Di situlah letak kekanak-kanakanmu,
"Takdir itu bukan untuk dipertukarkan. Setiap orang diciptakan dengan peranan masing-masing, tidak akan pernah ada simpati padamu jika kau terus memikirkan hal pertukaran."
"Aku dikirim untuk temanmu bermain, bukan untuk mempermainkan keadaan. Sekarang putuskanlah, engkau mau berbuat apa? Karena nafasku semakin pendek dan peremajaan tidak pernah ada." 
 

Dengan tatapan mata yang semakin memendek, bibir memucat dan alunan nafas yang melemah, sahabatku berpesan
"Sebelumnya aku ingin memuji karyamu dalam menciptakan pilihan ketiga di antara dua pilihan yang ada, itu adalah sisi lain darimu.”

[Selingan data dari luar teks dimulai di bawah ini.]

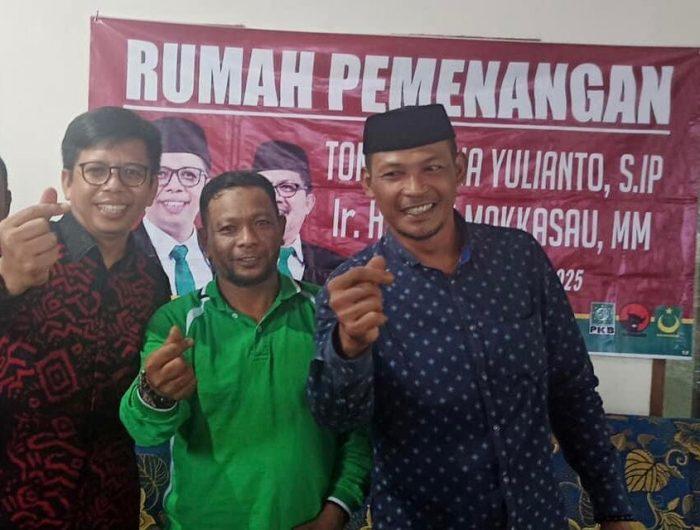 Kades Bonto Bulaeng (Tengah) foto bersama Petahana Wabup Bulukumba, Tomy Satria Yulianto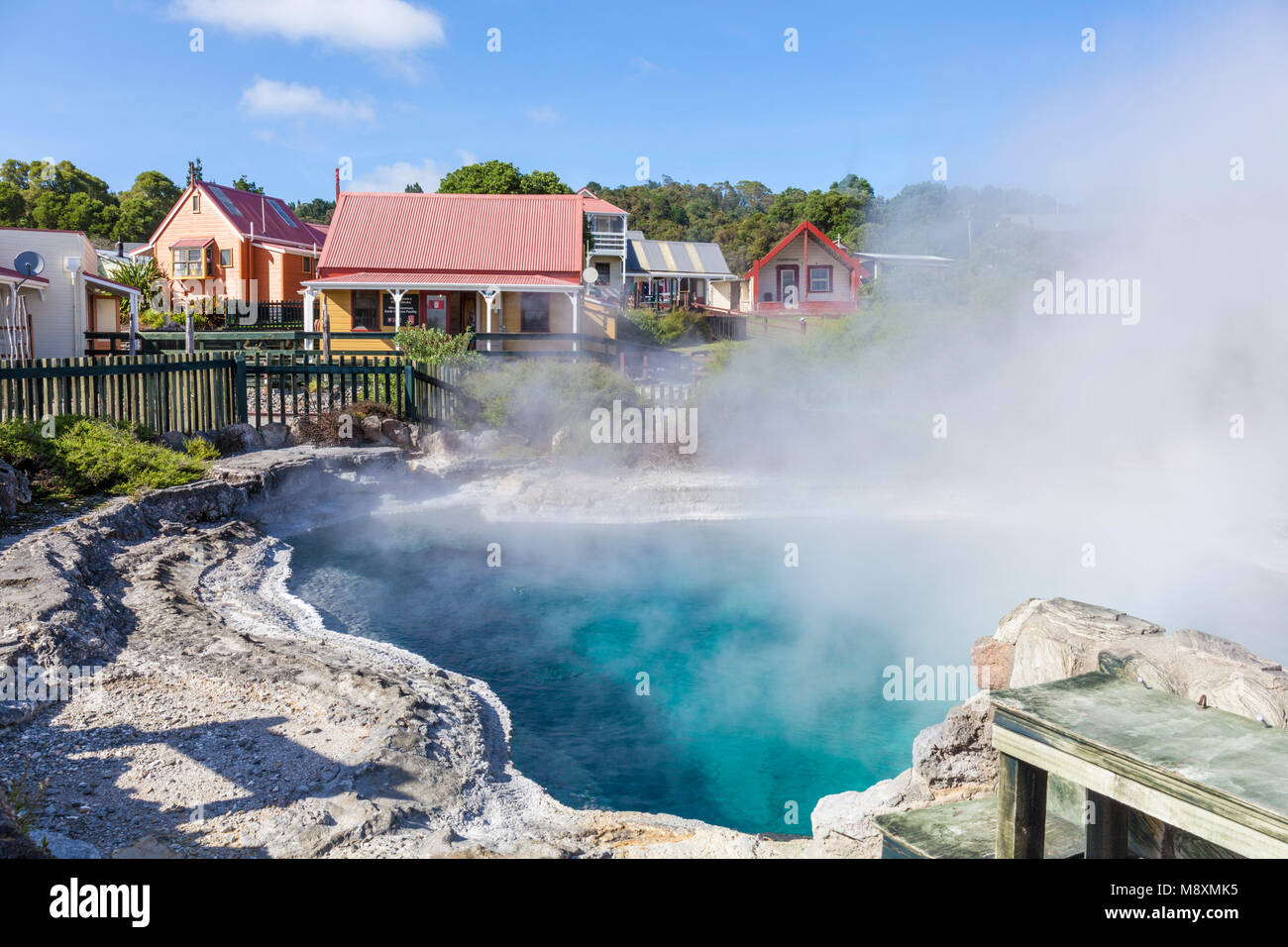 Nueva Zelanda ROTORUA Nueva Zelanda ROTORUA whakarewarewa Parekohuru piscina termal o ondulaciones asesina piscina Imagen De Stock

“Sekarang coba kau tangkap pesan-pesan yang disampaikan oleh benda dan keadaan yang lain.”
“Mereka semua adalah reingkarnasi dariku.”
“Jika kau merindukanku, berinteraksilah.”
“ Semoga engkau cepat belajar".

Akupun mengangguk setengah paham dengan pesan terakhir itu. Pandanganku tajam ke arah lantai selama beberapa detik, disitulah waktu menelan sahabatku. Seketika aku menyendiri lagi dan kupikir seterusnya akan seperti ini.